**TRECHO DO TEXTO**
Educação e Espiritualidade.


David J. Santos, nasceu em Lorena - SP no ano de 1983. Licenciado em Matemática pelo Centro Universitário Salesiano de São Paulo (Unisal) e discente de Filosofia na Faculdade Jesuíta de Filosofia e Teologia (FAJE). Pratica a Espiritualidade Inaciana e auxilia na prática dos EE[i].
A dimensão espiritual faz parte da vida de todo àquele que é capaz de se perguntar sobre o porquê das coisas. Está presente principalmente nas reflexões sobre aquilo que escapa da natureza física do Mundo. Ela pode ser orientada pela pura reflexão filosófica, ou ser guiada pela dimensão devocional, pela fé. Está presente no culto devocional, mas o antecede e escapa dele. Faz parte da experiência individual, do contato com o mundo, do contato com aquilo que escapa a capacidade reflexiva. Ferdinand Rohr na obra em que estudamos expõe que a dimensão espiritual parte do meio mais denso para o menos denso, transcrevendo, ela parte daquilo que pode ser captado pelo sensível para aquilo que não poder ser captado pelo sensível.

**MATERIAL EXTRAÍDO**
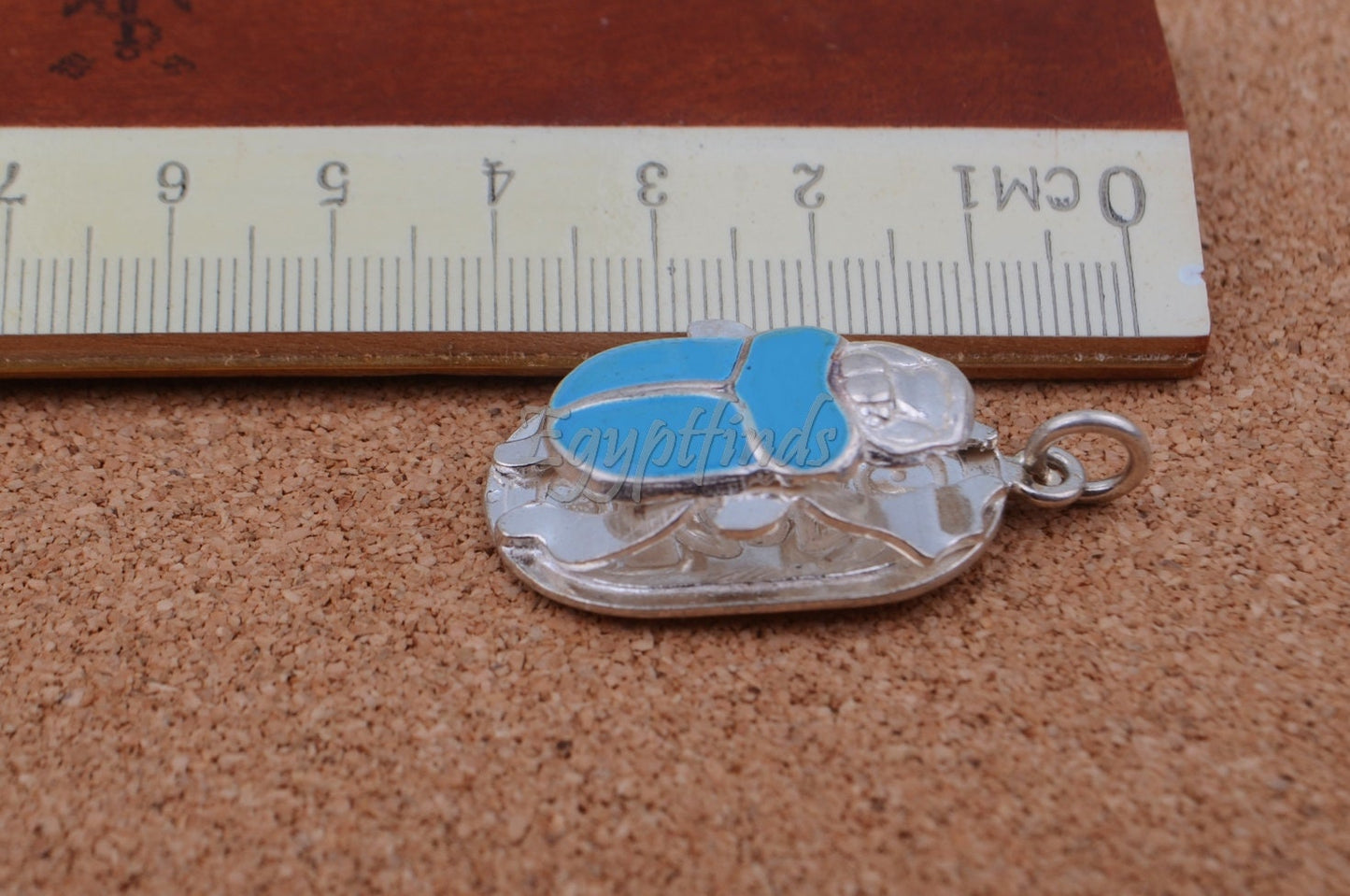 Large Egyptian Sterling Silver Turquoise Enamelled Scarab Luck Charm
--
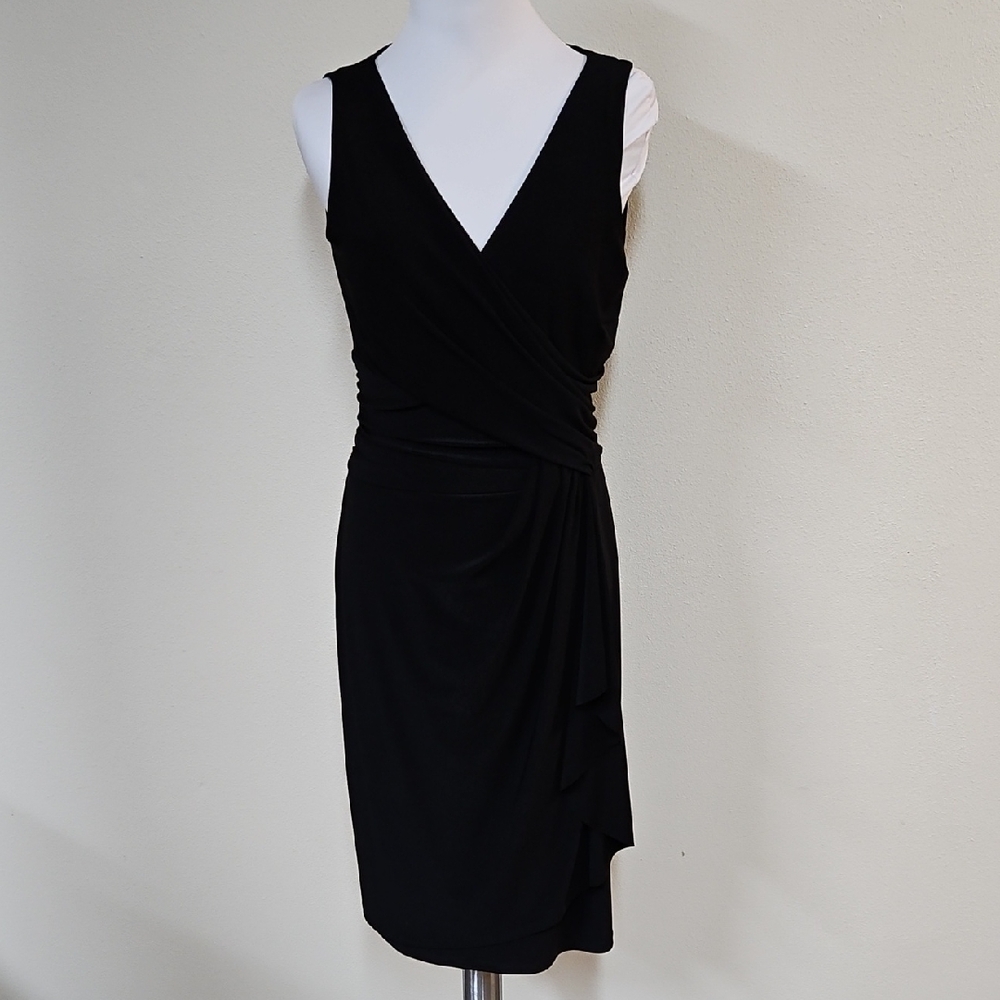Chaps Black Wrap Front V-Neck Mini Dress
* * *
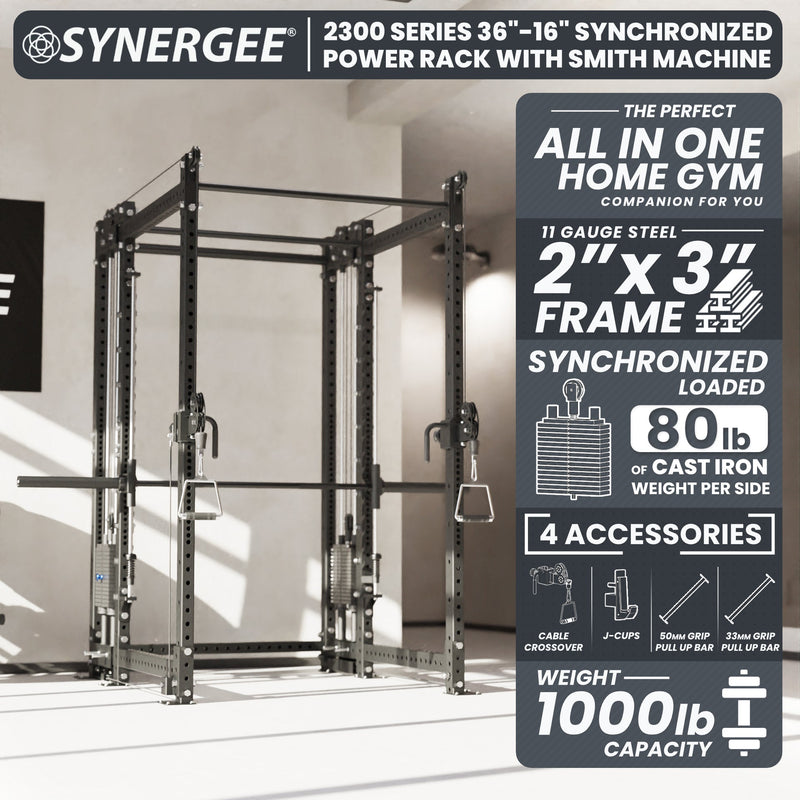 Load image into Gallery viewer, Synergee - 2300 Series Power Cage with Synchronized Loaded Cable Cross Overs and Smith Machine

**TAREFA PROPOSTA**
Transcreva, sem alterações, a passagem do texto sobre educação e espiritualidade que se inicia com as palavras "David J. Santos, nasceu" e se encerra com "prática dos EE[i].". Esse material é independente do texto sobre educação e espiritualidade.

**SUA RESPOSTA**
David J. Santos, nasceu em Lorena - SP no ano de 1983. Licenciado em Matemática pelo Centro Universitário Salesiano de São Paulo (Unisal) e discente de Filosofia na Faculdade Jesuíta de Filosofia e Teologia (FAJE). Pratica a Espiritualidade Inaciana e auxilia na prática dos EE[i].